After that, he’d rescued three dogs, four cats, and one bearded dragon, returning them all to their families, who were spending the night in one of the school gyms.

Ethan stifled a yawn, then eased his Suburban to a stop behind the café.

Thankfully, the water had receded some in the last hour or so.

How the car still worked given all the water that had poured out of the driver’s side door when he’d opened it, he had no idea.

But he’d take a slightly waterlogged vehicle that smelled a little if it got him where he needed to go.

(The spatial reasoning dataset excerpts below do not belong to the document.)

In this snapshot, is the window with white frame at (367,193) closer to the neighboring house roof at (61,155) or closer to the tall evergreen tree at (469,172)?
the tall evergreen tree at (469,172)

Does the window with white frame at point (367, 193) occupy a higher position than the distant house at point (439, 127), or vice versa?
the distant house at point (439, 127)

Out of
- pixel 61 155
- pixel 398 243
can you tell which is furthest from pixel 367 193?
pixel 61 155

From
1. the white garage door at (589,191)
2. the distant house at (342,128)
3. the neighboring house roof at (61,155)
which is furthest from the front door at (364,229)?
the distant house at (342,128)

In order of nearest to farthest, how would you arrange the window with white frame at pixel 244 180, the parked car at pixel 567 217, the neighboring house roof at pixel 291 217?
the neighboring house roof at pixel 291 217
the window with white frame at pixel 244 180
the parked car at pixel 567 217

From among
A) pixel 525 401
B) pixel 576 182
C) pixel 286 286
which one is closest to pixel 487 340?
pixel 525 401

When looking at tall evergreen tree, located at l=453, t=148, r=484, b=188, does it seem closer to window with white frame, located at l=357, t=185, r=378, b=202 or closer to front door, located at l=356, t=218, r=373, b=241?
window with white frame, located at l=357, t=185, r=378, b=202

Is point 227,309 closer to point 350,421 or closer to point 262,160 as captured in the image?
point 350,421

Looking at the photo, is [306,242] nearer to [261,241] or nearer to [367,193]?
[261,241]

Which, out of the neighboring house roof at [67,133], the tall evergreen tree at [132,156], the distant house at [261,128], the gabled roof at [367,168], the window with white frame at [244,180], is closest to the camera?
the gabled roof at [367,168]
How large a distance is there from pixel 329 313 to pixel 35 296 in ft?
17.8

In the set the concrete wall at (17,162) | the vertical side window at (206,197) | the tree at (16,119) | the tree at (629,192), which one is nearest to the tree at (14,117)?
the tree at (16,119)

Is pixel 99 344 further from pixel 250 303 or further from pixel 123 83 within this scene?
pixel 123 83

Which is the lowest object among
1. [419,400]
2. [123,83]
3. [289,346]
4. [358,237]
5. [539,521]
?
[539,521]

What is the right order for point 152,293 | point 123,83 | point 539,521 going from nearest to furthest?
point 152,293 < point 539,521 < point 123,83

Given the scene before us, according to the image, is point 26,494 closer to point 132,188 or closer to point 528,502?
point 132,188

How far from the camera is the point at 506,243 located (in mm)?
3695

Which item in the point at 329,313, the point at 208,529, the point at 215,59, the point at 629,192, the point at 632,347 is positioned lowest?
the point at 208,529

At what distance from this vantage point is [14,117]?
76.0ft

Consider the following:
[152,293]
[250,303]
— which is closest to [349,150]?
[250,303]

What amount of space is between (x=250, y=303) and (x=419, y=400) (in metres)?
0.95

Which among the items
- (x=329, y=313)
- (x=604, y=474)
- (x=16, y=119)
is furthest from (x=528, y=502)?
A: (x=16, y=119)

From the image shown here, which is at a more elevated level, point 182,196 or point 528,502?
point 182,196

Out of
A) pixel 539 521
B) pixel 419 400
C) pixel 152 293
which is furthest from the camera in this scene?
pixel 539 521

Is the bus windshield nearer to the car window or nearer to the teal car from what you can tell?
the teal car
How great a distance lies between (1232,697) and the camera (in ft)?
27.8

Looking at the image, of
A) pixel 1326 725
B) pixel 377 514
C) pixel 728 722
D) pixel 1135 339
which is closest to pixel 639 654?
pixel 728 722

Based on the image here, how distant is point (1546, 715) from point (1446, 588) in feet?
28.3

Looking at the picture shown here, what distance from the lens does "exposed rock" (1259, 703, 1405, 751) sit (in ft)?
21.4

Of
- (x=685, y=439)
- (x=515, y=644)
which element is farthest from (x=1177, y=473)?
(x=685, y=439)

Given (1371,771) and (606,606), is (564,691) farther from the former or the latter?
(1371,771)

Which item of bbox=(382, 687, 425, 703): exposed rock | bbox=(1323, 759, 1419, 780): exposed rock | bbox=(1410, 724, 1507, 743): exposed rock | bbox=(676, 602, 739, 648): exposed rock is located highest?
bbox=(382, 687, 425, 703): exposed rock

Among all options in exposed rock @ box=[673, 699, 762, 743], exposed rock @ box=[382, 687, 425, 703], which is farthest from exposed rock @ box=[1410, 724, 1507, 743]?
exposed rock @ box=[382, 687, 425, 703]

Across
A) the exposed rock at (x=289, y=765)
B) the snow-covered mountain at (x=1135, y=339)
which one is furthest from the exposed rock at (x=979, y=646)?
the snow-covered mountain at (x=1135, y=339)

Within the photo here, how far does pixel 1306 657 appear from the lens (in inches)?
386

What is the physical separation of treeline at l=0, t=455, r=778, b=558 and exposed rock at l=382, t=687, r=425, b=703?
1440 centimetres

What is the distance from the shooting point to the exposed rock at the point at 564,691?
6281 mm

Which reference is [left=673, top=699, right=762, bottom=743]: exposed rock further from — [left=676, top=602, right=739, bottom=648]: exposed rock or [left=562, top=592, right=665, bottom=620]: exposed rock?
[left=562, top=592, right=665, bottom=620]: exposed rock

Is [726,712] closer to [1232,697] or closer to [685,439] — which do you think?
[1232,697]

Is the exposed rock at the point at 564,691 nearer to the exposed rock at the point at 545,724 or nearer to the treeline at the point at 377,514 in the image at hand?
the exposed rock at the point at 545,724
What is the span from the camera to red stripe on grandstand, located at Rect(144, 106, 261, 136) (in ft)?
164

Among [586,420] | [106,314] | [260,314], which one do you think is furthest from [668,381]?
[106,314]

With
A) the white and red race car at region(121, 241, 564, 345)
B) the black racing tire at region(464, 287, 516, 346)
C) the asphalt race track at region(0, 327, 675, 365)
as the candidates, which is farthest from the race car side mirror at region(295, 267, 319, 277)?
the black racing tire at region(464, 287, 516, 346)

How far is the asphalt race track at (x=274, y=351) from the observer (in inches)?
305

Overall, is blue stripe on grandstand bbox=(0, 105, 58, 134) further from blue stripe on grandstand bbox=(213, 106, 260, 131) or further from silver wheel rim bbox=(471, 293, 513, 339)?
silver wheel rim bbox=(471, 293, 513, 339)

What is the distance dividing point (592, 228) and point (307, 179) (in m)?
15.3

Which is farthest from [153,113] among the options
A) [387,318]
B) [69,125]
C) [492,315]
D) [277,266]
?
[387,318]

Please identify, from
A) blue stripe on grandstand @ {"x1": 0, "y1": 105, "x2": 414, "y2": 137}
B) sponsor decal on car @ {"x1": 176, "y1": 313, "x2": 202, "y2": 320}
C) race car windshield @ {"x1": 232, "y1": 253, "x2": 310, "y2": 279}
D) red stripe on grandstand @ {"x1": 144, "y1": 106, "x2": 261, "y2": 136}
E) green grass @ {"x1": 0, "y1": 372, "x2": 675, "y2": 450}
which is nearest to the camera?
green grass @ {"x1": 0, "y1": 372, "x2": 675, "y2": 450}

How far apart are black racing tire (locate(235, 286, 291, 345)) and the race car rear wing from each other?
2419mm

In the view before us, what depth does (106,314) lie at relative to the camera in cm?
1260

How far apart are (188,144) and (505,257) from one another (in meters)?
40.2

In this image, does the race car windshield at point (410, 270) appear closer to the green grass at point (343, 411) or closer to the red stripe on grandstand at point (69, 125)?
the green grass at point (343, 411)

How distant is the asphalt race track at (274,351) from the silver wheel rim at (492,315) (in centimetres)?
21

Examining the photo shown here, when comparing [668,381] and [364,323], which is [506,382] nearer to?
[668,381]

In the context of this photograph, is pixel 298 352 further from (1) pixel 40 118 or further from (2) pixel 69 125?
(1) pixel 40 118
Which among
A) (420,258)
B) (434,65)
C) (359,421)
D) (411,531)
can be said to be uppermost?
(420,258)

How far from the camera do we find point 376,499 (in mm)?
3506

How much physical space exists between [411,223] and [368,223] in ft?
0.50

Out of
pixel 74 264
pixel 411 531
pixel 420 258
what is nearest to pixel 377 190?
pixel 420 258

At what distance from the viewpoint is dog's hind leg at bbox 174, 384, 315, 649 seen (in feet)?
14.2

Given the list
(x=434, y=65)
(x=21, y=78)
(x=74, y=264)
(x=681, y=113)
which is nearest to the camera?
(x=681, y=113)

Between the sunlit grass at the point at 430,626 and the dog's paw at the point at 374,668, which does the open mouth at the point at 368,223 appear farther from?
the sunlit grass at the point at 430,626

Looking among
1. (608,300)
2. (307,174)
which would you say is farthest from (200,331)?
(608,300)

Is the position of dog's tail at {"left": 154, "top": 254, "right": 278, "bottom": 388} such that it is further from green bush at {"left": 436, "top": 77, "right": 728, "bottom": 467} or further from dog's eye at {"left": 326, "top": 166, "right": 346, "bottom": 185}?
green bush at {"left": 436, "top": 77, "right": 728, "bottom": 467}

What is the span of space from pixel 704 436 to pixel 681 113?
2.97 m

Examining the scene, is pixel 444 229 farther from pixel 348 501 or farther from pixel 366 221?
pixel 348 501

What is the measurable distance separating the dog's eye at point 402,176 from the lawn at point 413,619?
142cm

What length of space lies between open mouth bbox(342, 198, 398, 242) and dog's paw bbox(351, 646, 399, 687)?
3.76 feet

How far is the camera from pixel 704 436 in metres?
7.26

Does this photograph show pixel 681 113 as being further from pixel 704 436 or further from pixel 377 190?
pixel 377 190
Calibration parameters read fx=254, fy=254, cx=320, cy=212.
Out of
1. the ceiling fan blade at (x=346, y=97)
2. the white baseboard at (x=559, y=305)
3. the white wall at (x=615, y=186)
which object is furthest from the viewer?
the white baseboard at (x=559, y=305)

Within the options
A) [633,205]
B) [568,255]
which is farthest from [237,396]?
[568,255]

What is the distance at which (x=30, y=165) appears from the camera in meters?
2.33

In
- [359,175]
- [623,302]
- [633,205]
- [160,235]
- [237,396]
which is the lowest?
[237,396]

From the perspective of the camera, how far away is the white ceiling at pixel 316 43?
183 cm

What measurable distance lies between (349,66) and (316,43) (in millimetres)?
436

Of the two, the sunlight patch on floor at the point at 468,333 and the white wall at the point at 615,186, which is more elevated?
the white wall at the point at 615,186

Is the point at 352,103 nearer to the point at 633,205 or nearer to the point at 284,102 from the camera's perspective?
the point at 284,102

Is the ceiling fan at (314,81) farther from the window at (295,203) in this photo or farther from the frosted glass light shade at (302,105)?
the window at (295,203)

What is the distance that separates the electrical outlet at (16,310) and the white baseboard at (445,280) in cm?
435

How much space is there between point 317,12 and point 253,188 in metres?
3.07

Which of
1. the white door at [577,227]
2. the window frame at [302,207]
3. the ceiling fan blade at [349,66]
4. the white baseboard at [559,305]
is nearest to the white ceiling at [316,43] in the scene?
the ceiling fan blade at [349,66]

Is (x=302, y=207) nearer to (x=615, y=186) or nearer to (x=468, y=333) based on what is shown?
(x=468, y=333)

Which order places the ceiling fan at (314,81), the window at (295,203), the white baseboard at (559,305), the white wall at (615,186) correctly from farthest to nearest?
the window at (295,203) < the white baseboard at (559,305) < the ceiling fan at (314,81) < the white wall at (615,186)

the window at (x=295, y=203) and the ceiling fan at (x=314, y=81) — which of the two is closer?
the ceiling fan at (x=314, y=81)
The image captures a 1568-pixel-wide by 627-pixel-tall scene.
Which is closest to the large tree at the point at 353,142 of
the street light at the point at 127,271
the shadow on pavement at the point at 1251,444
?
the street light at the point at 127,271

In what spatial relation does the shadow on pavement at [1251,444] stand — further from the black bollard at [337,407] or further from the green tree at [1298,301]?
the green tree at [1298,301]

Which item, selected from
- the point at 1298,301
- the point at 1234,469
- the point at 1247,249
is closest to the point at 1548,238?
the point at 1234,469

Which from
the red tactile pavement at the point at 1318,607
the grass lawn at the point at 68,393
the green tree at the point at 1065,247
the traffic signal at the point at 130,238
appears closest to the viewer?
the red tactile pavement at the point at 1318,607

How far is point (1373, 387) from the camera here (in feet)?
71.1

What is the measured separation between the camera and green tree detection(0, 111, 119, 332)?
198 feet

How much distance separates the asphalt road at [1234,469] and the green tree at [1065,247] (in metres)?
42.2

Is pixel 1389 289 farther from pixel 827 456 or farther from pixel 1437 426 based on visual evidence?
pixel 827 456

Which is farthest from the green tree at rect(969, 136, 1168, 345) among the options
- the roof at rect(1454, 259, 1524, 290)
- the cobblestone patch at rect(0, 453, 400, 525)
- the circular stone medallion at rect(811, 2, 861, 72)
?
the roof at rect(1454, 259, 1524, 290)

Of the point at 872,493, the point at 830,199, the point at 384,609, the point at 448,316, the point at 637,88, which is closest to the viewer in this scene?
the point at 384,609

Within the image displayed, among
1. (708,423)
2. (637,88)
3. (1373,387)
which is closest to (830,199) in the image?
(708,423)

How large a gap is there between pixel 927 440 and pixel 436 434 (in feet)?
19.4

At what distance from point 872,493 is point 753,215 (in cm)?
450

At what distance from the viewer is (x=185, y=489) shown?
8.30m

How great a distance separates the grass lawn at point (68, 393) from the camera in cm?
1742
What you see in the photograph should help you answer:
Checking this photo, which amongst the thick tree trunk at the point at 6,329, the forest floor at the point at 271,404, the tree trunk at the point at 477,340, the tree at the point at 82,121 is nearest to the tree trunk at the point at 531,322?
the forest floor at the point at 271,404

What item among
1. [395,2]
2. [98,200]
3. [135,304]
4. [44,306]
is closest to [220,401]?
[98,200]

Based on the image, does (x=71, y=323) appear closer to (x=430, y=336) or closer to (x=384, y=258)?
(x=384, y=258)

And right now, he needed to get to Tisha.

Electricity had been shut off in the businesses along Main Street at least until morning, but the glow from a lantern or a candle through the window caught his attention.

Tisha. They hadn’t spoken since they’d crossed paths outside the high school.

That had only been six hours ago, but it felt like six hundred.

He would have kept going, working through the night to help residents wade through the water to find their missing pets.

But the fire chief saw him swaying on his feet as he shoveled mud out of the doorway to the police station and sent him home.

Tisha and Sadie weren’t at the high school when he’d stopped by a few minutes ago.

And now he couldn’t ignore the light in the window and just drive by the café.

What if there genuinely was an issue? No one should be in there at this hour.